Are $C(\mathbb{R})$ and $D(\mathbb{R})$ isomorphic or not?

Suppose they are isomorphic. Then consider the identity function $Id$ which belongs to $D(\mathbb{R})$. Let the pre image of $Id$ is $f$ in $C(\mathbb{R})$. Now if $f\in C(\mathbb{R})$ then $f^{1/3}\in C(\mathbb{R})$. Then by properties of isomorphism image of $f^{1/3}$ is $Id^{1/3}$. But $Id^{1/3}$ is not differentiable at $0$ and so it is not in $D(\mathbb{R})$. Hence contradiction!!


I might be wrong, but in case by $D(\mathbb{R})$ you mean $C^{\infty}(\mathbb{R})$, I think we can arrive at a contradiction. Suppose we have such an isomorphism from $C(\mathbb{R})$ to $C^{\infty}(\mathbb{R})$, call it $\varphi$. We define a derivation on $C(\mathbb{R})$ as below :

$\forall f\in C(\mathbb{R})$, $\delta(f)=\varphi^{-1}\biggl[\biggl(\varphi(f)\biggr)'\biggr]$.

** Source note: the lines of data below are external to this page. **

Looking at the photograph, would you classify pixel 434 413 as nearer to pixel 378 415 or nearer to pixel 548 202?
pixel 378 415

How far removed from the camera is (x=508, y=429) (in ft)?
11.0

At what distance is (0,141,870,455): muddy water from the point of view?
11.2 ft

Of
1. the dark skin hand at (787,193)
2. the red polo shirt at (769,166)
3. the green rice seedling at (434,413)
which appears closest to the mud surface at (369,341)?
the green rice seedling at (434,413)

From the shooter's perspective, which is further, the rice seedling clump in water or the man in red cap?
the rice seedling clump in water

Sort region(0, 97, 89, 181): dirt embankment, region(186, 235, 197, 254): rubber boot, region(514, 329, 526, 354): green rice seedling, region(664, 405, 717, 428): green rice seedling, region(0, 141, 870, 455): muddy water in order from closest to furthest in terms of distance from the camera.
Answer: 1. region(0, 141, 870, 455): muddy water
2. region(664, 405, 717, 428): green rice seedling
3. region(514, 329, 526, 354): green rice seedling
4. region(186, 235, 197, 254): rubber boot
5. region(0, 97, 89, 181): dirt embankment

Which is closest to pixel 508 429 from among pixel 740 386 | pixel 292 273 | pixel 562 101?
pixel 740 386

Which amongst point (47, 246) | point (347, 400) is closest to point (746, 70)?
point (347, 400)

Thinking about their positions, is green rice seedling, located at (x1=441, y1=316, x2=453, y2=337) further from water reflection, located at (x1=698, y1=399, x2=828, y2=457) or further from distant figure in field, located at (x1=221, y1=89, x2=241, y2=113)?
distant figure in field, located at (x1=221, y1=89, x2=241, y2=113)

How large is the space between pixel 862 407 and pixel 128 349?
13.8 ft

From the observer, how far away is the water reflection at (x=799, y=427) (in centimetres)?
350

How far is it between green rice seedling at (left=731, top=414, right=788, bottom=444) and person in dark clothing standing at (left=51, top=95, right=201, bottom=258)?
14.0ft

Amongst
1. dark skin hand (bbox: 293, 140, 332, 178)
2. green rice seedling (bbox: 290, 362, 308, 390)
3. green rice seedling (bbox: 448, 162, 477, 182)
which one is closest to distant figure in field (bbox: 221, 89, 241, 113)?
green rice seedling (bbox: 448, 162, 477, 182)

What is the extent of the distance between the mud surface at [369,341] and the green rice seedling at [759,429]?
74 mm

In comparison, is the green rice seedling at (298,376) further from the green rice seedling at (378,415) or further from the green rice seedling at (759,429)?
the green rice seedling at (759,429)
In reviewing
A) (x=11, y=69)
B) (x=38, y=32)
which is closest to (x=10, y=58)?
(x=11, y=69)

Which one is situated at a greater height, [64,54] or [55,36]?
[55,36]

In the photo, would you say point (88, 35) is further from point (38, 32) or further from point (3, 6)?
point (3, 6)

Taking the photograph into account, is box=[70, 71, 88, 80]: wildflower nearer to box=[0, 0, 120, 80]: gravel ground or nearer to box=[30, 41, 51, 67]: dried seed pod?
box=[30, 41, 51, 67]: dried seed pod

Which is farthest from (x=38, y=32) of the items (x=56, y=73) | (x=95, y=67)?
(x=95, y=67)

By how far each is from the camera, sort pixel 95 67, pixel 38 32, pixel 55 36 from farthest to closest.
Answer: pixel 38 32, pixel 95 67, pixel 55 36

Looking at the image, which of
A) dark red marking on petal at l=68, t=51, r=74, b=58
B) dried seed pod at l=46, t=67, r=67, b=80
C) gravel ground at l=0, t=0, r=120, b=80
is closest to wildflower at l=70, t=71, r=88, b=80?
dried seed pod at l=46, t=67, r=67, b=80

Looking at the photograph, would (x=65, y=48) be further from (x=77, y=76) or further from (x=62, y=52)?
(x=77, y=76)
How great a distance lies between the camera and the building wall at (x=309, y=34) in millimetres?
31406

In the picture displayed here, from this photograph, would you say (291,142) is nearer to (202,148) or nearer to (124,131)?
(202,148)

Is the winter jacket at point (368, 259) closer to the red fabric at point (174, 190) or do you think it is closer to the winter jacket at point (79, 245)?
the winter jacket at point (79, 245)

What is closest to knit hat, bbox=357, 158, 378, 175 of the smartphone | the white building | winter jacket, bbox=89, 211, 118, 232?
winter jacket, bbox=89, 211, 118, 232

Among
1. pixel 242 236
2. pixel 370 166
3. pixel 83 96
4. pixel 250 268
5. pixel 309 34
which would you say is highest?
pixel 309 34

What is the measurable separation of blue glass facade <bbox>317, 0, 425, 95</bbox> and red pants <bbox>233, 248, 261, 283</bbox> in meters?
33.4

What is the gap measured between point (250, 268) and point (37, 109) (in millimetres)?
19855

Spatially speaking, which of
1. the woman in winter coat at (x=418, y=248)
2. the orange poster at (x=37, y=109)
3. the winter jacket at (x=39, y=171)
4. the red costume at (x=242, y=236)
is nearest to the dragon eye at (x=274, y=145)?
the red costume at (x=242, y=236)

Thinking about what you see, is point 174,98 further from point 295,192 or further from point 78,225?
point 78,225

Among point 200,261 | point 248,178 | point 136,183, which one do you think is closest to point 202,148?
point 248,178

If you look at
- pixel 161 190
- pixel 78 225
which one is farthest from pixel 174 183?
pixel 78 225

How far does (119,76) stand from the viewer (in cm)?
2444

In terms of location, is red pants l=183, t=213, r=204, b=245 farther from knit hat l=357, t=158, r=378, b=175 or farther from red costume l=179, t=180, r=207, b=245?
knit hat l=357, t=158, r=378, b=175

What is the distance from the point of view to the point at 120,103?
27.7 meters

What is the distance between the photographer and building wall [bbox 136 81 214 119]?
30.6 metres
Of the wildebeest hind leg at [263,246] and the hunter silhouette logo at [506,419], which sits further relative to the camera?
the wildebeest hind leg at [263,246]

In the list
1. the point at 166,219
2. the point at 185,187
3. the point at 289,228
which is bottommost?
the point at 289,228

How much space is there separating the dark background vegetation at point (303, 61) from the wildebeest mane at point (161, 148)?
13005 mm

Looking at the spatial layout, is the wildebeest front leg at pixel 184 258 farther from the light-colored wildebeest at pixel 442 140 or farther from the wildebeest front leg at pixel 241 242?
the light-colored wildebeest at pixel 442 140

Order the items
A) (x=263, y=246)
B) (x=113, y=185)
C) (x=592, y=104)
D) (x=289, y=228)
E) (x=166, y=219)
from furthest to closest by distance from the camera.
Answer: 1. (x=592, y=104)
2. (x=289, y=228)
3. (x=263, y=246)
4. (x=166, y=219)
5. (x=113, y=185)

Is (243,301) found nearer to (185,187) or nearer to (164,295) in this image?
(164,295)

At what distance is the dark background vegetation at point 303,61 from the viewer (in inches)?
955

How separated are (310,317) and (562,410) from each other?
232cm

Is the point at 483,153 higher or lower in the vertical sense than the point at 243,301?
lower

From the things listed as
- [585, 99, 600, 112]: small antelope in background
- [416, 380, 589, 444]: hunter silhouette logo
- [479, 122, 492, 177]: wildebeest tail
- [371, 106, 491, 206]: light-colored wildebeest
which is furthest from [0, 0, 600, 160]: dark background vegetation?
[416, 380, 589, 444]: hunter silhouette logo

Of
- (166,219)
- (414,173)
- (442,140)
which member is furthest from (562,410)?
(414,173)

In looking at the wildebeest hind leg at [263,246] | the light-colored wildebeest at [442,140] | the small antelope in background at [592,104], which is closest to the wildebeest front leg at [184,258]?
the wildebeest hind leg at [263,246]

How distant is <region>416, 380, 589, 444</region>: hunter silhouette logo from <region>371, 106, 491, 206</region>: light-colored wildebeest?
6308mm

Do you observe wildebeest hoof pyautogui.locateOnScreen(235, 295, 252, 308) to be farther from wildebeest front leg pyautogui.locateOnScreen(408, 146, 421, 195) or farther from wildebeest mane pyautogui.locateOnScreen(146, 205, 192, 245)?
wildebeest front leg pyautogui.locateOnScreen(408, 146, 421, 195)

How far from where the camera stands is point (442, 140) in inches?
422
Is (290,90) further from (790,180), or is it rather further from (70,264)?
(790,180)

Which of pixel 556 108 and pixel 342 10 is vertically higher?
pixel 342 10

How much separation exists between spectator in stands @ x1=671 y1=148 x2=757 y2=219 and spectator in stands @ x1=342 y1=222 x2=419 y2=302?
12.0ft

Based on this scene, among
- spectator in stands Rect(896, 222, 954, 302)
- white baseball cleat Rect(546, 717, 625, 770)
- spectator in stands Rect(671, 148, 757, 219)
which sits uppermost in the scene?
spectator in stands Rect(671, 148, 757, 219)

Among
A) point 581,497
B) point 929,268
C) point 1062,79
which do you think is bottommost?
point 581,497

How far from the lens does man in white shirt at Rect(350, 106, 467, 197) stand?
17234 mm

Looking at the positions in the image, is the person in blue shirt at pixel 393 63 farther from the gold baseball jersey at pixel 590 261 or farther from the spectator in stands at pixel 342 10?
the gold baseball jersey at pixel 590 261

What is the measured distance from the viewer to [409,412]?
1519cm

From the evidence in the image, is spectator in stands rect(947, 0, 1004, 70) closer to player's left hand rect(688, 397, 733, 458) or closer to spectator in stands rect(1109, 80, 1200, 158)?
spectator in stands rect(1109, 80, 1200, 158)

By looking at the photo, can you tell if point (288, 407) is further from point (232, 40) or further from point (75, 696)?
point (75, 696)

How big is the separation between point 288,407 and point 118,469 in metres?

By the standard properties of differentiation, one can check that $\delta$ indeed defines a derivation on $C(\mathbb{R})$. However, $C(\mathbb{R})$ admits only one derivation, namely the trivial derivation. Thus, $Im(\varphi)$ only consists of constant functions, and we have a contradiction.